In another aspect, provided herein is a method for editing or modifying DNA at multiple locations in a cell, the method consisting essentially of: i) introducing a B-GEn.16 polypeptide or a nucleic acid encoding a B-GEn.16 polypeptide into the cell; and ii) introducing a single heterologous nucleic acid comprising two or more pre-CRISPR RNAs (pre-crRNAs) either as RNA or encoded as DNA and under the control of one promoter into the cell, each pre-crRNA comprising a repeat-spacer array or repeat-spacer, wherein the spacer comprises a nucleic acid sequence that is complementary to a target sequence in the DNA and the repeat comprises a stem-loop structure, wherein the B-GEn.16 polypeptide cleaves the two or more pre-crRNAs upstream of the stem-loop structure to generate two or more intermediate crRNAs, wherein the two or more intermediate crRNAs are processed into two or more mature crRNAs, and wherein each two or more mature crRNAs guides the B-GEn.16 polypeptide to effect two or more double-strand breaks (DSBs) into the DNA. For example, one advantage of B-GEn.16 is that it is possible to introduce only one pre-crRNA which comprises several repeat-spacer units, which upon introduction, is processed by B-GEn.16 it into active repeat-spacer units targeting several different sequences on the DNA.

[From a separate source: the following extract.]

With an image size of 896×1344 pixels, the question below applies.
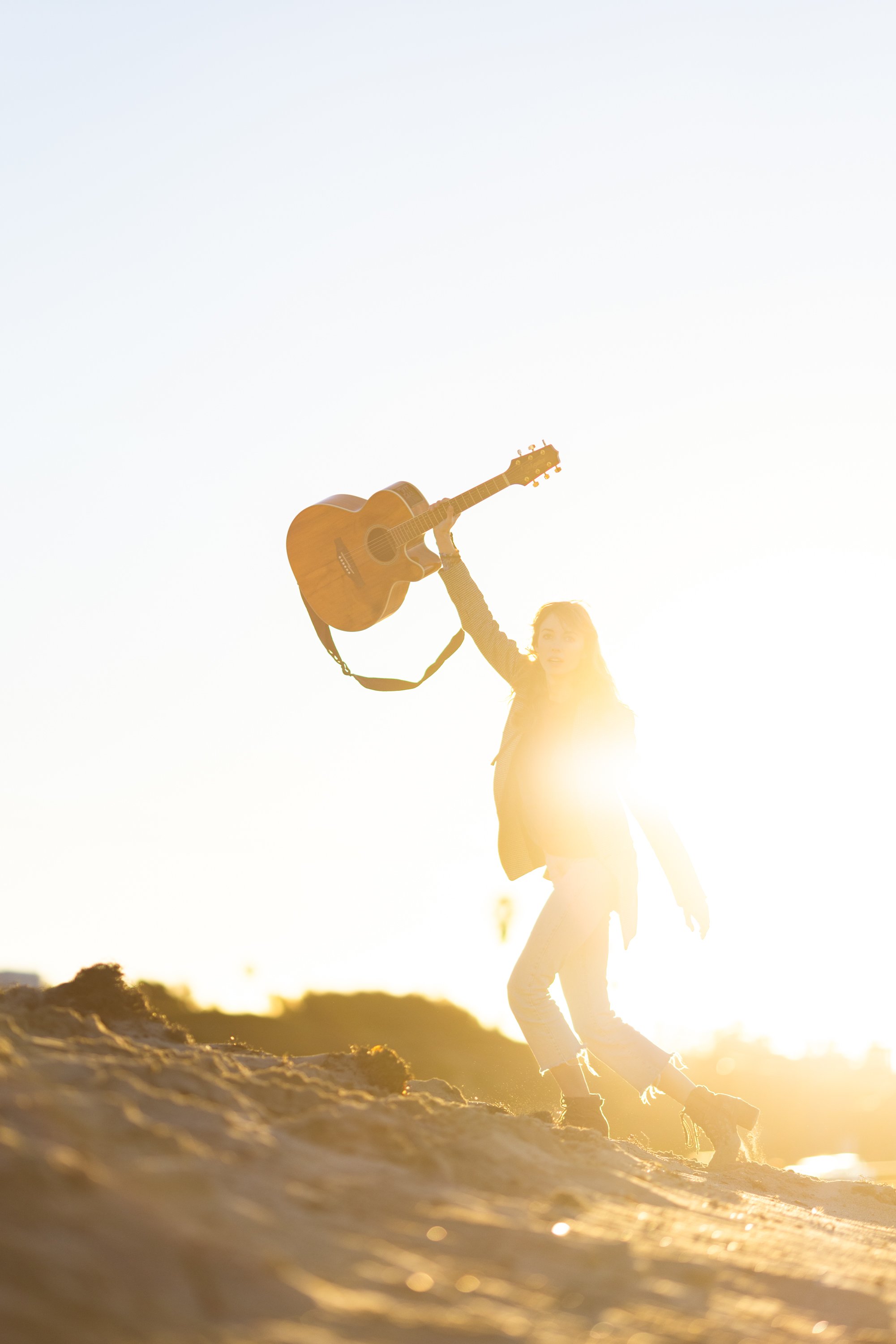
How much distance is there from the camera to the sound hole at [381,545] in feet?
23.9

In another aspect, provided herein is a method for editing or modifying DNA at multiple locations in a cell consisting essentially of: i) introducing a form of B-GEn.16 with reduced endoribonuclease activity, as a polypeptide or a nucleic acid encoding a B-GEn.16 polypeptide into the cell; and ii) introducing a single heterologous nucleic acid comprising two or more pre-CRISPR RNAs (pre-crRNAs), intermediate crRNAs or mature crRNAs either as RNA or encoded as DNA and under the control of one or more promoters, each crRNA comprising a repeat-spacer array, wherein the spacer comprises a nucleic acid sequence that is complementary to a target sequence in the DNA and the repeat comprises a stem-loop structure, wherein the B-GEn.16 polypeptide binds to one or more regions of the single heterologous RNA with reduced or absent endoribonuclease activity and with intact endonuclease activity as directed by one or more spacer sequences in the single heterologous nucleic acid.

In some embodiments the pre-crRNA sequences in the single heterologous nucleic acid are joined together in specific locations, orientations, sequences or with specific chemical linkages to direct or differentially modulate the endonuclease activity of B-GEn.16 at each of the sites specified by the different crRNA sequences.

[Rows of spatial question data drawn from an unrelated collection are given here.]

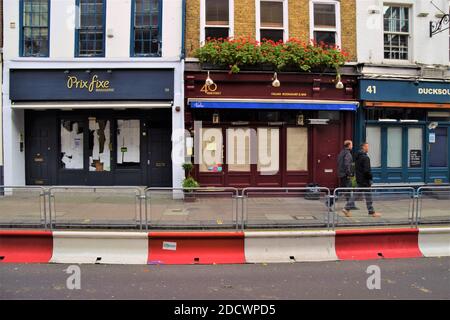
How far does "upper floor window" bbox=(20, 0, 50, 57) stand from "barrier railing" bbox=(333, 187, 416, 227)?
10.6 meters

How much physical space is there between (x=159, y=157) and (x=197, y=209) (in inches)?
255

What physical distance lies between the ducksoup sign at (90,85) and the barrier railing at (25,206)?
6005 millimetres

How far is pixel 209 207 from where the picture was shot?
8.06 m

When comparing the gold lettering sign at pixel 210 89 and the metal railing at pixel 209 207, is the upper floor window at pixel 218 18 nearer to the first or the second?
the gold lettering sign at pixel 210 89

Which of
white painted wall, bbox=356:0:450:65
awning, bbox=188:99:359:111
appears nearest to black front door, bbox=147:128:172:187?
awning, bbox=188:99:359:111

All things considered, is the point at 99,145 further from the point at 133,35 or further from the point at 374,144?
the point at 374,144

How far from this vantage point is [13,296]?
210 inches

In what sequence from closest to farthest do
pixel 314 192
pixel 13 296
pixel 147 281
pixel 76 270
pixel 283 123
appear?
pixel 13 296
pixel 147 281
pixel 76 270
pixel 314 192
pixel 283 123

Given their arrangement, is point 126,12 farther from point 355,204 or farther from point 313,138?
point 355,204

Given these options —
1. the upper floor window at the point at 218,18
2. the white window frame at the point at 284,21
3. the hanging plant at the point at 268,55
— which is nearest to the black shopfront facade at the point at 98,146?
the hanging plant at the point at 268,55

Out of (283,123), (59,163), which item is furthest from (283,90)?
(59,163)

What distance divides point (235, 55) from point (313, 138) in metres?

In another aspect, provided herein is an example of a general method for editing or modifying the structure or function of DNA at multiple locations in a cell consisting essentially of: i) introducing an RNA-guided endonuclease, such as B-GEn.16, as a polypeptide or a nucleic acid encoding the RNA-guided endonuclease into the cell; and ii) introducing a single heterologous nucleic acid comprising or encoding two or more guide RNAs, either as RNA or encoded as DNA and under the control of one or more promoters, wherein the activity or function of the RNA-guided endonuclease is directed by the guide RNA sequences in the single heterologous nucleic acid.

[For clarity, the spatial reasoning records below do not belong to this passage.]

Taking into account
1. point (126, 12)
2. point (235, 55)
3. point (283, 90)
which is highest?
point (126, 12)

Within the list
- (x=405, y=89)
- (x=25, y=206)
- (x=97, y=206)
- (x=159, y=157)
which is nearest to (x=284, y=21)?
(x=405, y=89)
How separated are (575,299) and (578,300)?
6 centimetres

The terms “polynucleotide,” “nucleic acid,” and “nucleic acid,” used interchangeably herein, refer to a polymeric form of nucleotides of any length, either ribonucleotides or deoxyribonucleotides. Thus, this term includes, but is not limited to, single-, double-, or multi-stranded DNA or RNA, genomic DNA, cDNA, DNA-RNA hybrids/triple helices, or a polymer including purine and pyrimidine bases or other natural, chemically or biochemically modified, non-natural, or derivatized nucleotide bases.

“Oligonucleotide” generally refers to polynucleotides of between about 5 and about 100 nucleotides of single- or double-stranded DNA. However, for the purposes of this disclosure, there is no upper limit to the length of an oligonucleotide. Oligonucleotides are also known as “oligomers” or “oligos” and may be isolated from genes, or chemically synthesized by methods known in the art. The terms “polynucleotide” and “nucleic acid” should be understood to include, as applicable to the embodiments being described, single-stranded (such as sense or antisense) and double-stranded polynucleotides.